Hector Headley Lopez
Kansas City Athletics
Bats: Right Throws: Right Height: 5'11" Weight: 182
Born: July 8, 1929, Colon, Panama
Signed: Purchased by the Philadelphia Athletics with Joe Taylor from Drummondville (Provincial) for $1,500 prior to the 1952 season
Major League Teams: Philadelphia Athletics 1955-1959; New York Yankees 1959-1966
Hector Lopez, also known as "The Panama Clipper," played 12 seasons with the Athletics and Yankees, serving as the primary left fielder for a Yankees team that would go to the World Series every year between 1960 and 1964. He patrolled the Yankees outfield alongside Roger Maris and Mickey Mantle (#135) in the early 1960s.
In the 1961 World Series, Lopez hit .333 with five of his seven RBIs coming in Game 5 in which he hit a home run and a triple. He won World Series rings with the Yankees in 1961 and 1962. A career .269 batter, Lopez was a true utility player, playing all three outfield positions along with shortstop, second base and third base. By all accounts he had a tough time with his defensive skills.
Lopez became the first black manager at the AAA level when he managed the Buffalo Bisons in 1969. He was also the manager for Panama in the 2009 World Baseball Classic.
Building the Set
July 19, 1997 in Ocean City, NJ - Card #151
This is the third of 11 cards my Dad and I purchased at the Ocean City baseball card show in 1997, with the first two cards being Warren Giles (#2) and Ray Boone (#6). We spent $39 on those 11 cards that day and my records indicate that this was one of the cheaper cards purchased at $2.
I enjoy researching and writing posts on guys like Hector Lopez more than I enjoy researching and writing the posts for the well-known players. Before this post, I knew absolutely nothing about Lopez and his baseball career.
The back of his card gives him two more inches in height than his official Baseball Reference page. Also of note is that Lopez was thought to be three years younger than his actual age during his playing days. Baseball Reference and other official sources list his year of birth as 1929 but Topps (and everyone else in the 1950s and 1960s) was under the impression that Lopez was born in 1932.
Lopez served as the primary third baseman for the Athletics in 1956, his second full season in the Majors. He hit .273 with 18 home runs and 69 RBIs, trailing only Harry Simpson (#239) for the team lead in both categories. He was second in the American League with errors committed with 30.

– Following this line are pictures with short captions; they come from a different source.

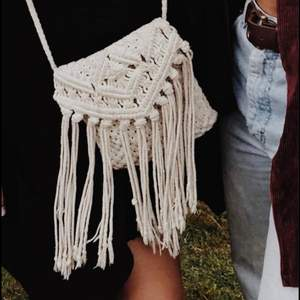Beautiful crochet purse handmade in Bali! It has a long shoulder strap and a zip to hold everything in. Great condition!
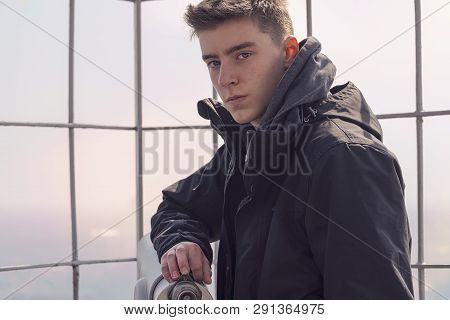 Portrait Of A Young Man Leaning On A Tower Viewer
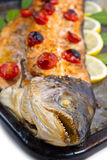 Entire salmon cooked with tomatoes ,lemon and laurel Stock Images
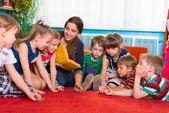 Reading to children at kindergarten — Stock Photo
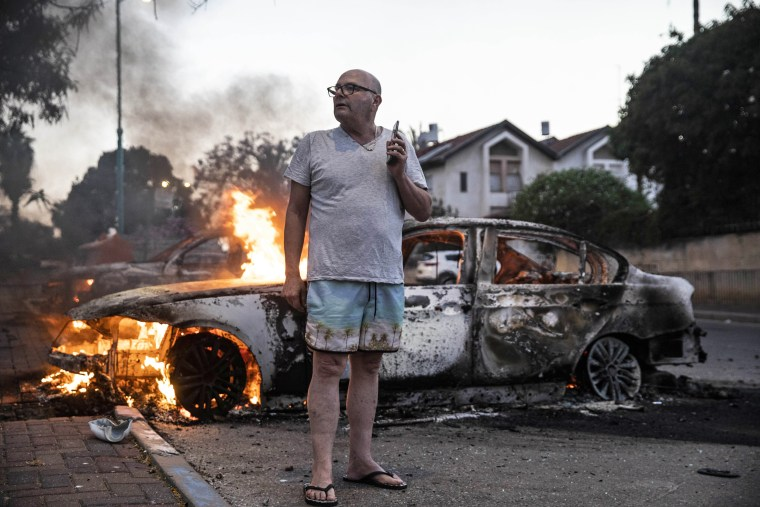 Image: Jacob Simona stands by his burning car during clashes between Israeli Arabs and police in the Israeli mixed city of Lod on May 11, 2021.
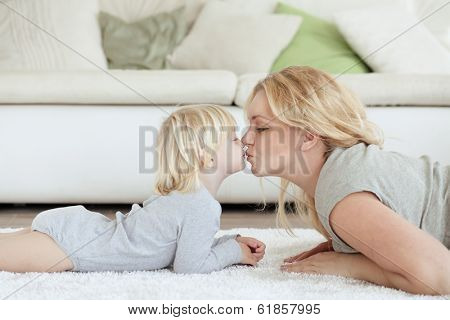 Mother with a child playing together at home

First Mainstream Card: 1956 Topps #16
First Topps Card: 1956 Topps #16
Last Topps Card: 1966 Topps #177
Most Recent Mainstream Card: 2008 Topps Heritage Real One Autographs #ROA-HL
61 - Lopez non-parallel baseball cards in the Beckett online database as of 1/28/16
Lopez's first non-mainstream baseball card can be found in the oddball 1955 A's Rodeo Meats set. It's also interesting to note that Lopez's actual 1959 Topps cards features him with the Athletics, but his card found within the 2008 Topps Heritage Real One Autographs insert set features him with the Yankees. He was traded on May 26, 1959 from the Athletics to the Yankees and Topps took the time to create a Yankees card for him for inclusion in its 2008 autograph set.
The Trading Card Database
In some cases, the first and last cards listed above are subjective and chosen by me if multiple cards were released within the same year. Most recent mainstream card may also be subjective and does not include extremely low serial numbered cards, buybacks or cut autograph cards.